L'opération visera les bases rebelles localisées dans la dense jungle du centre de l'Inde et plus principalement sur la zone appelée red corridor -couloir rouge- qui s'étend sur près de douze États de l'Est Indien.
L'assaut, qui devrait débuté en novembre, sera coordonné depuis New Delhi et impliquera des dizaines de milliers de paramilitaires. L'armée sera exclue de l'opération Green Hunt et ce seront les forces de sécurité régionales qui constitueront les premières lignes de l'opération. Le déploiement de gardes frontières d'élite ainsi que l'apport d'un appui logistique et d'importante ressources ont été promis par le gouvernement central.
Cette action permettrait de redonner confiance aux États engagés depuis des années dans une lutte anti-insurrectionnelle qui s'avère inefficace. En effet, au cours du temps les opérations mises en place ont été particulièrement disjointes et sur arrière fond de demi-mesures.
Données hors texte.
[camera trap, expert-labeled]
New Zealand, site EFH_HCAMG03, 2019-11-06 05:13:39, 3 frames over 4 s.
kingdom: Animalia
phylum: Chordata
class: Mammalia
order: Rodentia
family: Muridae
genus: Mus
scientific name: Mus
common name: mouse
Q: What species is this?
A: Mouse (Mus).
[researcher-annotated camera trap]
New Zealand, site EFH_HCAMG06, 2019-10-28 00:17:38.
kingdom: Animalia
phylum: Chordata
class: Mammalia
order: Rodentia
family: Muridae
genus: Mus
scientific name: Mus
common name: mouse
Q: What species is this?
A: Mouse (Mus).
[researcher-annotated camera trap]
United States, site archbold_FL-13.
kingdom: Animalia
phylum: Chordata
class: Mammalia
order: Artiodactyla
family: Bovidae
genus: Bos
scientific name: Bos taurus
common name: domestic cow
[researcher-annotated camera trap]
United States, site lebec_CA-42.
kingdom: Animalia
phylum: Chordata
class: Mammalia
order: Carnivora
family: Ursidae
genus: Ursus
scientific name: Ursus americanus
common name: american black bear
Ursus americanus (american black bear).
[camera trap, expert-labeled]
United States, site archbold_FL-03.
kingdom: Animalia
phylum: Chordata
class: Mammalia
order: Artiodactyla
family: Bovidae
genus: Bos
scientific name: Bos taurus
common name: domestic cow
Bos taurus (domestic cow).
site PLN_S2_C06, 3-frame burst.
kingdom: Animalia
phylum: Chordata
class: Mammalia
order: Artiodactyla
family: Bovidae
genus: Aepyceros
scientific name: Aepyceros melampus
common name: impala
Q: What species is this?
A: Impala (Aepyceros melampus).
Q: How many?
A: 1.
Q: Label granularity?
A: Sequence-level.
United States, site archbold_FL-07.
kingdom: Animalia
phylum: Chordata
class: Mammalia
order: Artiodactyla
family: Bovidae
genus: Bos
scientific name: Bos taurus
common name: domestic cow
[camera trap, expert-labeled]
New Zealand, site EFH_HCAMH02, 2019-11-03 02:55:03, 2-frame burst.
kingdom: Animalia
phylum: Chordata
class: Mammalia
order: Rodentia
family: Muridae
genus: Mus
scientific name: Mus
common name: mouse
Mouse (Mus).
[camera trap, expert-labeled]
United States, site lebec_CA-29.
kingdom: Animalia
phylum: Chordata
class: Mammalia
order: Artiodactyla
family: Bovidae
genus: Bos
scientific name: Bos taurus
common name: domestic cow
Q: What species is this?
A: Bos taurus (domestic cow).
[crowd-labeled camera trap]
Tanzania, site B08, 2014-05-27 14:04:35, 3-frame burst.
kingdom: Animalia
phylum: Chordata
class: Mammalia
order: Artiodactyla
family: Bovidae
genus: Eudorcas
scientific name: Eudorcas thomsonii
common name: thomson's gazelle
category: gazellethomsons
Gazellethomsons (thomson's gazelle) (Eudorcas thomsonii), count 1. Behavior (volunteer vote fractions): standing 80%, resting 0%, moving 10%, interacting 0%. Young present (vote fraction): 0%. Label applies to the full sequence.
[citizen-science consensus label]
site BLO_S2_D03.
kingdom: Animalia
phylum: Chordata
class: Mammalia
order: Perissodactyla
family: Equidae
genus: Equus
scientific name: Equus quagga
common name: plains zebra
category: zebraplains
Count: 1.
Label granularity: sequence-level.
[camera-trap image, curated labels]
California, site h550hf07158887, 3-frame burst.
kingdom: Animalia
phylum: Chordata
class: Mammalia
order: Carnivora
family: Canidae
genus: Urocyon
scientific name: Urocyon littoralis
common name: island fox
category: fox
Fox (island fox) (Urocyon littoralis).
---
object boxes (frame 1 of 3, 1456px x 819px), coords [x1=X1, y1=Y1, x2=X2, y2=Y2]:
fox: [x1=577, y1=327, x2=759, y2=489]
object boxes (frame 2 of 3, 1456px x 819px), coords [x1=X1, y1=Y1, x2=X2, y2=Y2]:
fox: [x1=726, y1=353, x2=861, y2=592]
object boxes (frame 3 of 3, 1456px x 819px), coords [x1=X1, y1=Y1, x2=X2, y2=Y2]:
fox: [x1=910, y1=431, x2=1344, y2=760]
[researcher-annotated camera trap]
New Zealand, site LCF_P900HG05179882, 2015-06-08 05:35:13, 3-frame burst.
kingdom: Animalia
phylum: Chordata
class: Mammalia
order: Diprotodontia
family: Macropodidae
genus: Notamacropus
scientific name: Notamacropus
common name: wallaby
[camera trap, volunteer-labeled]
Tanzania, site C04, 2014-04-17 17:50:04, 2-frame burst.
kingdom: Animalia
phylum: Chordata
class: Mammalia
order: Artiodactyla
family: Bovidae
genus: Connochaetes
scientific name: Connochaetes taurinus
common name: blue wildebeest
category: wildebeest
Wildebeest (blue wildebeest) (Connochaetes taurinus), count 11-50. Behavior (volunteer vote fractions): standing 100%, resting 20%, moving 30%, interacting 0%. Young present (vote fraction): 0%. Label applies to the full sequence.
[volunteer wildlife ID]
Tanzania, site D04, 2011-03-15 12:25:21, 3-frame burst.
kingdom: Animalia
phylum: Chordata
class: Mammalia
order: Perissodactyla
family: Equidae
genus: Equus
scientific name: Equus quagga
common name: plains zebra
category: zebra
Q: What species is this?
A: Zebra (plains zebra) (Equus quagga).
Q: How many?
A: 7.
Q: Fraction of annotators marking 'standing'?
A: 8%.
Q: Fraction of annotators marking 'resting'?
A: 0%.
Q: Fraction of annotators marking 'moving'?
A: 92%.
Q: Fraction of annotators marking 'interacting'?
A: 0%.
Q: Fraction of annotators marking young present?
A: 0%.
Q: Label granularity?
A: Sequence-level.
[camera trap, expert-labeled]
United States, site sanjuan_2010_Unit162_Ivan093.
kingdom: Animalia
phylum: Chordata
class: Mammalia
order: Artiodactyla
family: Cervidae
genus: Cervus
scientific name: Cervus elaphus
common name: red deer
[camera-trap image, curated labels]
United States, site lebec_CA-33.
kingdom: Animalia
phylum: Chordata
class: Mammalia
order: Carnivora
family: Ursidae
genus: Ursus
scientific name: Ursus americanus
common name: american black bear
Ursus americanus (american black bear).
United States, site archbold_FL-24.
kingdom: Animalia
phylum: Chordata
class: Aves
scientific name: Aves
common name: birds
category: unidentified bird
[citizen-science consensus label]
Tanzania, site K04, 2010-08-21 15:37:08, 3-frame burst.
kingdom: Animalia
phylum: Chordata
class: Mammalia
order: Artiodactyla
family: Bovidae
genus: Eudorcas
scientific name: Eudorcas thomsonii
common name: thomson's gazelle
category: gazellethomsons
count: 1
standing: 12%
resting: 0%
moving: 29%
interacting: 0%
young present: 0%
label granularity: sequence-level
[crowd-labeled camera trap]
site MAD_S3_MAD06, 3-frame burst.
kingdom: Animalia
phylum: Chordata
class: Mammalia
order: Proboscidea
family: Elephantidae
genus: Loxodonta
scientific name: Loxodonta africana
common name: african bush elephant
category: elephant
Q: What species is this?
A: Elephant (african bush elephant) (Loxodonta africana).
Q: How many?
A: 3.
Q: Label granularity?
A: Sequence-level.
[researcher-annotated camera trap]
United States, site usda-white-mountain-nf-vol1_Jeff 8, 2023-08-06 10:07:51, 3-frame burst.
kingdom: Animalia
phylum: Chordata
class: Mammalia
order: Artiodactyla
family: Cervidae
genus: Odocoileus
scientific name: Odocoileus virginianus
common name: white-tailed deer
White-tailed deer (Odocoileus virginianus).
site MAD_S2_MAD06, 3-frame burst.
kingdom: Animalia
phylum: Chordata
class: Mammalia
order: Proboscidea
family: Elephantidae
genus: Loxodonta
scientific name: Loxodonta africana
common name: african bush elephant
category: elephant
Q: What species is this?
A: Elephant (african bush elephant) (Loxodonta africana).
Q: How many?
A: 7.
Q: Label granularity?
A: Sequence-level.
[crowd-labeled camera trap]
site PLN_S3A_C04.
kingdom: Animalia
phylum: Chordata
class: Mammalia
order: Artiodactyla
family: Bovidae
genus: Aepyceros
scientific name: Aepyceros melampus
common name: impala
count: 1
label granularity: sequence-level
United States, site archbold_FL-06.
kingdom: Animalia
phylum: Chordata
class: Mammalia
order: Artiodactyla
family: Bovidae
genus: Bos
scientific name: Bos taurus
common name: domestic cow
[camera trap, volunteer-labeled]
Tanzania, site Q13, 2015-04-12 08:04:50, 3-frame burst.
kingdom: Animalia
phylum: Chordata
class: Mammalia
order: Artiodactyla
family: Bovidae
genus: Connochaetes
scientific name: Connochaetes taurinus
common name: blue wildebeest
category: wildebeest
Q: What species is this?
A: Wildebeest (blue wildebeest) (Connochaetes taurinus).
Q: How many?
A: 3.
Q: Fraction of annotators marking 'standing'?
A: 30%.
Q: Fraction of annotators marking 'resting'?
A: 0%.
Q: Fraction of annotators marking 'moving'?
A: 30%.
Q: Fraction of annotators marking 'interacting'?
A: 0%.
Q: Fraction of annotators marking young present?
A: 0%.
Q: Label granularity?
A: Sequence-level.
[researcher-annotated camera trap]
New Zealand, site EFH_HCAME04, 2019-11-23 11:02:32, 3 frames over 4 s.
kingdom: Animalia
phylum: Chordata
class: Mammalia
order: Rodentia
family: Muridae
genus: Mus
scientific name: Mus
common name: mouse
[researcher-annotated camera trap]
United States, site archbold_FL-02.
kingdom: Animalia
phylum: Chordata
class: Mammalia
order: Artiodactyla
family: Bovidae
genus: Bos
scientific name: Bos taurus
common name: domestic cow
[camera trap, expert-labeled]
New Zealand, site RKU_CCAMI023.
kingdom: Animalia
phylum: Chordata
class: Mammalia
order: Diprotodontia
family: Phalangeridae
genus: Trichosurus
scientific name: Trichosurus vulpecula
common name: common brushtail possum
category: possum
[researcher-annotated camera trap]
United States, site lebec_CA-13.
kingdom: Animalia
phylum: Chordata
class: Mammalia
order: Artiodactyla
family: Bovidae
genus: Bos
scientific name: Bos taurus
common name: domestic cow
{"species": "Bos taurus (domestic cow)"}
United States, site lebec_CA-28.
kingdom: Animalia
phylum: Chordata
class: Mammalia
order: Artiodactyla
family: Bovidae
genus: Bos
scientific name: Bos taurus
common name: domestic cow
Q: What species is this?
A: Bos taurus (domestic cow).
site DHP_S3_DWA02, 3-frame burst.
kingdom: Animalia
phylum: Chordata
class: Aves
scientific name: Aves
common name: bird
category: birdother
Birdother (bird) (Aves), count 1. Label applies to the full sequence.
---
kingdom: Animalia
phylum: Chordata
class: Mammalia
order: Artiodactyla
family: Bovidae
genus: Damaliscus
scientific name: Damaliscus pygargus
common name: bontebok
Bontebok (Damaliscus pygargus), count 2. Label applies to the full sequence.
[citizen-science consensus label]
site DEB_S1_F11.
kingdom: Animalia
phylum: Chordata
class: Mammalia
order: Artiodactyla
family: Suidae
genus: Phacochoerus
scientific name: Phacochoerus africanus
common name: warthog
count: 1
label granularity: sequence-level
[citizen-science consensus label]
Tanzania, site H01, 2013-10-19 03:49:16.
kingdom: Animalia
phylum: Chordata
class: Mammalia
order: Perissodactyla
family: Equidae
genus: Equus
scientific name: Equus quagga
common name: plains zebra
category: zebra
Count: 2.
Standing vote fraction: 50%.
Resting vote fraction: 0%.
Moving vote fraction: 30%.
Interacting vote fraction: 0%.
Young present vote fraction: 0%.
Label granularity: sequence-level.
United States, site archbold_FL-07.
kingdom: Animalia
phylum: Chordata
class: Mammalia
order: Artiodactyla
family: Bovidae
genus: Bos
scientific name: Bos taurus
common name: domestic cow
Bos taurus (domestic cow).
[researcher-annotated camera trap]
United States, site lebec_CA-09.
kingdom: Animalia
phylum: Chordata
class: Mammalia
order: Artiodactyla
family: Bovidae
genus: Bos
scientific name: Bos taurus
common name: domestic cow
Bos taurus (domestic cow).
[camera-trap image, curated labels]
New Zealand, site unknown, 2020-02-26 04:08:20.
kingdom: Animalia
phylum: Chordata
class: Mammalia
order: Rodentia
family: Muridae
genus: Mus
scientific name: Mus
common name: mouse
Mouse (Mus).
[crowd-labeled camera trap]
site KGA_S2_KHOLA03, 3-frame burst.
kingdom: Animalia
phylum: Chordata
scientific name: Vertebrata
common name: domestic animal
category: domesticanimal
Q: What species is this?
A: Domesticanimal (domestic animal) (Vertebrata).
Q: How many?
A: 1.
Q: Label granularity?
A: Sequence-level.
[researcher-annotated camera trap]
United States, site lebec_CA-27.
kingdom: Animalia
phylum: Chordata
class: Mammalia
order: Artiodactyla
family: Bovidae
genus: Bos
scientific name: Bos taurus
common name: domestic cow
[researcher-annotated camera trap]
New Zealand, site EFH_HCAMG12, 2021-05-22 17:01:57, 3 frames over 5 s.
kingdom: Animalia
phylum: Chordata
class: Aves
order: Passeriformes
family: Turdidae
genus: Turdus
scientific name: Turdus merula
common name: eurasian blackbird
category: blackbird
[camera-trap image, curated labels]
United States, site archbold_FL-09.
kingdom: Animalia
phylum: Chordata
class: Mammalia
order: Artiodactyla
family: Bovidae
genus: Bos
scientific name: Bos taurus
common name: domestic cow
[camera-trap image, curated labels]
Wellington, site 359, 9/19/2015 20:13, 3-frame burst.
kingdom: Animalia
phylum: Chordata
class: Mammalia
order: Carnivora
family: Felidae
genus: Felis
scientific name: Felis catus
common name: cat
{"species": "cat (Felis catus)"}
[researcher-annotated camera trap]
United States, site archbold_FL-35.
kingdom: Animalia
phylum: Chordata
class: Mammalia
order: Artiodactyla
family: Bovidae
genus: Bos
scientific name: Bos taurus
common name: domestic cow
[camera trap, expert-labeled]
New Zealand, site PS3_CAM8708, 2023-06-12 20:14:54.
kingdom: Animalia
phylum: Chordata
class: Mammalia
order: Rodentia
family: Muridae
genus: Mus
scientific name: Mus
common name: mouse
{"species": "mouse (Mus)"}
Deepakankar Banerjee, directeur de l'Institut d'études de la Paix et des Conflits a déclaré que «l'activité grandissante des maoïstes lors de ces dernières années a soulevé des préoccupations au sein du gouvernement central, et le nouveau ministre de l'intérieur voit plus que ses prédécesseurs [ce problème] comme une priorité ». En effet, le ministre de l'intérieur P. Chidambaram a publiquement annoncé son désir de briser l'insurrection maoïste qui a déjà coûté 600 vies cette année.
Une opération controversée
La nature de l'opération Green Hunt a tout de même était remise en question au sens où une telle opération pourrait mettre en danger la vie des millions de villageois qui vivent sur les zones contrôlées par les maoïstes. Ainsi, un groupe de militants comportant nombre d' universitaires et incluant la romancière Arundhati Roy, lauréate du Booker Prize – l'un des plus important prix littéraires-, ont adressé la semaine dernière une lettre ouverte au Premier Ministre s'exprimant ainsi sur la possibilité de « désastre démocratique et humanitaire ». Des groupes de militants des Droits de l'Homme ont également soulevé la question de la possibilité de victimes civiles. Ainsi Kenneth Roth, directeur exécutif de l'organisme américain Human Rights Watch déclare-t-il que « les forces devraient cibler uniquement les combattants tout en restant compatible avec le Droit international ».
La question d'apporter une stratégie de développement visant à enrayer la pauvreté chronique qui alimente le mouvement maoïste doit également être prise en compte. Il est vrai que l'influence de ce dernier se fait sentir nettement plus forte dans les zone appauvries et reculées bien que, le soutien apporté sur la base de l'intimidation ne soit pas négligeable.
Voyant le jour en 1967 suite à un soulèvement paysan, le mouvement naxalite maoïste armé, s'est aujourd'hui étendu à plus de la moitié des États indiens et comporterait une force armée estimée entre 10 000 et 20 000 personnes. Le Premier ministre Manmohan Singh a qualifié le mouvement insurrectionnel comme étant la plus grande menace actuelle pour la sécurité intérieure de l'Inde. L'Opération Green Hunt, qui sera bientôt déclenchée, visera non seulement à chasser les rebelles, mais également à reconquérir le red corridor, large bande de territoire sous contrôle maoïste où la primauté de l'État a été essentiellement anéantie.